[Stored records]
——

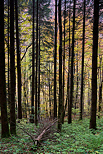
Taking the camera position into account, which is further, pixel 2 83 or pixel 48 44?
pixel 48 44

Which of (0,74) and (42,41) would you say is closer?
(0,74)

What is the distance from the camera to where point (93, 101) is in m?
7.11

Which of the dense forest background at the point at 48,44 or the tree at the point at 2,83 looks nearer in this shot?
the tree at the point at 2,83

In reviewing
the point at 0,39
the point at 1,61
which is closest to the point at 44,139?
the point at 1,61

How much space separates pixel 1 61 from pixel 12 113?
332 centimetres

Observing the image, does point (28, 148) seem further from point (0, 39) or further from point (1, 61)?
point (0, 39)

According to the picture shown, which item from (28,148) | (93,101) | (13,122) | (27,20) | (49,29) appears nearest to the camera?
(28,148)

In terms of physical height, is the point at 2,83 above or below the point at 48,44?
below

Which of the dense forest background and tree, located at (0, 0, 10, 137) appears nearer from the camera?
tree, located at (0, 0, 10, 137)

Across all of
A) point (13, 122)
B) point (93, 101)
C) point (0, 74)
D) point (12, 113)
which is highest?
point (0, 74)

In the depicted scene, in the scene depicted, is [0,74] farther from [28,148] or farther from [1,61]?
[28,148]

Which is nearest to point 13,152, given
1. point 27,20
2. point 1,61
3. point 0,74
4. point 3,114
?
point 3,114

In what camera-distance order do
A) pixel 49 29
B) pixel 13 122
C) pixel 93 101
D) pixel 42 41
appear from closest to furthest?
pixel 13 122 < pixel 93 101 < pixel 49 29 < pixel 42 41

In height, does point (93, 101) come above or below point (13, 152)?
above
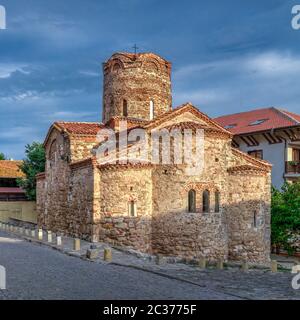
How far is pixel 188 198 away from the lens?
20625 millimetres

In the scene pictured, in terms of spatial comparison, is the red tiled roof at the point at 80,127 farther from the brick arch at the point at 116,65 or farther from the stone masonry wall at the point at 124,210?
the stone masonry wall at the point at 124,210

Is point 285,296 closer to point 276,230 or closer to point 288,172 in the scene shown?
point 276,230

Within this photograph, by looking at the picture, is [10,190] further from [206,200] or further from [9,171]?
[206,200]

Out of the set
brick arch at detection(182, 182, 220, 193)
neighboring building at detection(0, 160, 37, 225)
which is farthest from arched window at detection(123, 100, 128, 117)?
neighboring building at detection(0, 160, 37, 225)

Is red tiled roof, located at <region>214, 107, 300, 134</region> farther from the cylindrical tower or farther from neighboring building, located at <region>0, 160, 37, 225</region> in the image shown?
neighboring building, located at <region>0, 160, 37, 225</region>

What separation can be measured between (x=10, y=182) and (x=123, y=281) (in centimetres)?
3300

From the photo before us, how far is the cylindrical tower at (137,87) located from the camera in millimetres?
26375

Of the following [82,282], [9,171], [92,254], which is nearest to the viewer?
[82,282]

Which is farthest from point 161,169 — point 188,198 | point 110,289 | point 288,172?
point 288,172

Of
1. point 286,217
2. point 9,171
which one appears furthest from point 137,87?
point 9,171

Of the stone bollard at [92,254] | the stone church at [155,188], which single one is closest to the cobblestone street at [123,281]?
the stone bollard at [92,254]

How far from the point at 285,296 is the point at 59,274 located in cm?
600

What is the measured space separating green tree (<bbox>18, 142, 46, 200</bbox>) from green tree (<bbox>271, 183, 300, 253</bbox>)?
758 inches

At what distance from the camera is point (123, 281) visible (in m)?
12.6
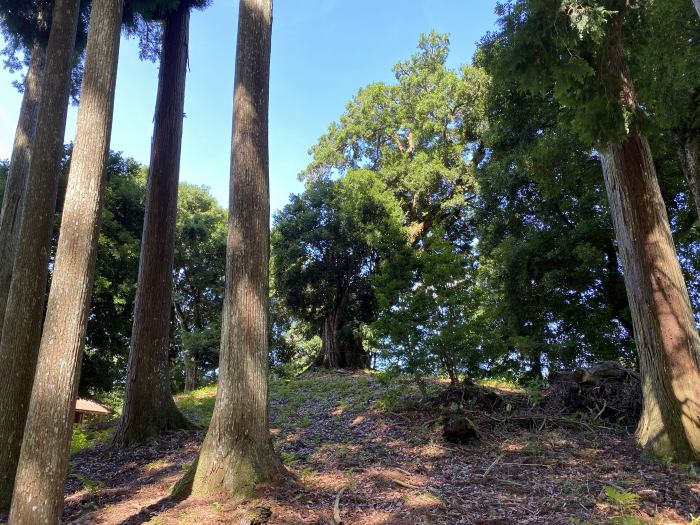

——

Copy out the lines from the first one through the line holding "20625 millimetres", both included, and leave the pictures out of your copy.

▶ _Task result_:
Taking the camera position into account, which is further, pixel 2 83 or pixel 48 44?
pixel 48 44

Which of (0,74) and (42,41) would you say is closer?
(0,74)

What is the distance from the camera to where point (93, 101) is in m?
7.11

Which of the dense forest background at the point at 48,44 or the tree at the point at 2,83 looks nearer in this shot?
the tree at the point at 2,83

In reviewing
the point at 0,39
the point at 1,61
which is closest to the point at 44,139?
the point at 1,61

How much space separates pixel 1 61 from pixel 12 113?
332 centimetres

Observing the image, does point (28, 148) seem further from point (0, 39) or further from point (1, 61)?
point (0, 39)

According to the picture shown, which item from (28,148) | (93,101) | (13,122) | (27,20) | (49,29) appears nearest to the camera?
(28,148)

In terms of physical height, is the point at 2,83 above or below the point at 48,44?
below

Which of the dense forest background and tree, located at (0, 0, 10, 137) appears nearer from the camera?
tree, located at (0, 0, 10, 137)

Across all of
A) point (13, 122)
B) point (93, 101)
C) point (0, 74)
D) point (12, 113)
which is highest?
point (0, 74)

In the depicted scene, in the scene depicted, is [0,74] farther from [28,148] or farther from [1,61]?
[28,148]

Which is nearest to point 13,152, given
1. point 27,20
2. point 1,61
3. point 0,74
4. point 3,114
?
point 3,114

In what camera-distance order do
A) pixel 49 29
B) pixel 13 122
C) pixel 93 101
D) pixel 42 41
appear from closest to furthest?
pixel 13 122 < pixel 93 101 < pixel 49 29 < pixel 42 41

In height, does point (93, 101) come above or below point (13, 152)?
above
How far is pixel 188 198 away from the lens?
20625 millimetres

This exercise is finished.